* **Document extract**:
○ ○ ○
A van trundles along the crater-filled path, a poor apology for a road, that cuts through the slum. The doors of the van swing open and a team of volunteers rushes to draw out enormous steel containers that are filled to the brim with food. The volunteers—mostly middle-aged men, but sometimes school-going children—get busy distributing the food, stopping to exchange a friendly word or joke with the people who line up to take their dinner—for many of them, their main meal for the day, which some might also have for the next morning.
Distributing Free Groceries
This initiative is the brainchild of 60 year-old Venkatraman Iyer (or Venkat), who, along with his wife Vijaya, manage Swabhimaan, a registered charitable trust. “In 2009, with help of Mpower Foundation, we started distributing free groceries in and around the area—sugar, daal, rice, wheat and oil—once a month to some 200 economically very vulnerable families, enough to last a family of five, for a week.” Venkat says. Today, Swabhimaan provides free groceries to some 450 families, funds for which come from individual donors. “One of our donors is a Muslim woman who sends 50,000 rupees a month to us from her zakaat money for this project”, Venkat adds. “I’ve never met her myself, but she heard about our work from a relative of hers who knows about it and she decided to support it.”
Swabhimaan’s food distribution programme in the area, launched last September, was triggered off by a touching incident, as Venkat explains:
One day, I saw one of our volunteers, Khader, carrying two packets of food. I asked him where he was going. He replied that he was going to give food to two elderly, homeless women who lived under a staircase and had no family. Apparently, he was doing that every day for three months! I was really taken aback! I said to him, ‘You yourself are very poor and are out of work and have children to feed. You don’t have enough food in your home, how can you feed these women every day?
Khader’s reply really struck me. He said, ‘If my parents were alive, wouldn’t I feed them? I’m feeding these two women thinking that my parents are alive and that I’m fulfilling my responsibility of caring for them.’
Isn’t that amazing—the way he looked upon those two women like his own parents?
I asked him if there were more people like these two women in the area. He said there were many. That is how we came up with the idea of providing a nutritious meal to such people on a regular basis.
○ ○ ○
* **Problem to solve**:
Reproduce the Swabhimaan food-distribution passage word for word, from its first sentence to its last.

* **Data section**:
○ ○ ○
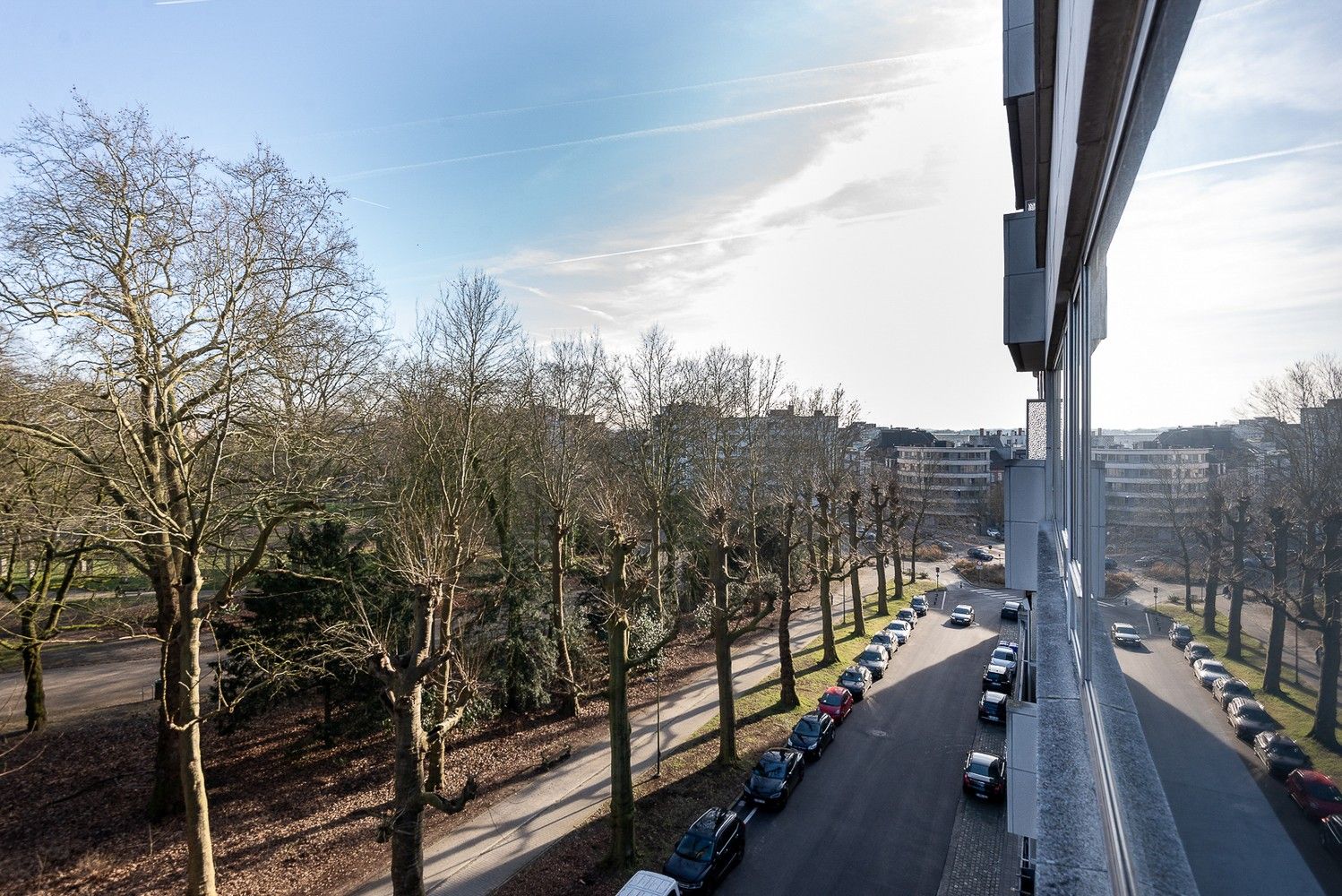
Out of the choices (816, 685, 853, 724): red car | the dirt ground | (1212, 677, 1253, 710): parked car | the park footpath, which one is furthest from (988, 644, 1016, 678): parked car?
○ ○ ○
* **Task response**:
A van trundles along the crater-filled path, a poor apology for a road, that cuts through the slum. The doors of the van swing open and a team of volunteers rushes to draw out enormous steel containers that are filled to the brim with food. The volunteers—mostly middle-aged men, but sometimes school-going children—get busy distributing the food, stopping to exchange a friendly word or joke with the people who line up to take their dinner—for many of them, their main meal for the day, which some might also have for the next morning.
Distributing Free Groceries
This initiative is the brainchild of 60 year-old Venkatraman Iyer (or Venkat), who, along with his wife Vijaya, manage Swabhimaan, a registered charitable trust. “In 2009, with help of Mpower Foundation, we started distributing free groceries in and around the area—sugar, daal, rice, wheat and oil—once a month to some 200 economically very vulnerable families, enough to last a family of five, for a week.” Venkat says. Today, Swabhimaan provides free groceries to some 450 families, funds for which come from individual donors. “One of our donors is a Muslim woman who sends 50,000 rupees a month to us from her zakaat money for this project”, Venkat adds. “I’ve never met her myself, but she heard about our work from a relative of hers who knows about it and she decided to support it.”
Swabhimaan’s food distribution programme in the area, launched last September, was triggered off by a touching incident, as Venkat explains:
One day, I saw one of our volunteers, Khader, carrying two packets of food. I asked him where he was going. He replied that he was going to give food to two elderly, homeless women who lived under a staircase and had no family. Apparently, he was doing that every day for three months! I was really taken aback! I said to him, ‘You yourself are very poor and are out of work and have children to feed. You don’t have enough food in your home, how can you feed these women every day?
Khader’s reply really struck me. He said, ‘If my parents were alive, wouldn’t I feed them? I’m feeding these two women thinking that my parents are alive and that I’m fulfilling my responsibility of caring for them.’
Isn’t that amazing—the way he looked upon those two women like his own parents?
I asked him if there were more people like these two women in the area. He said there were many. That is how we came up with the idea of providing a nutritious meal to such people on a regular basis.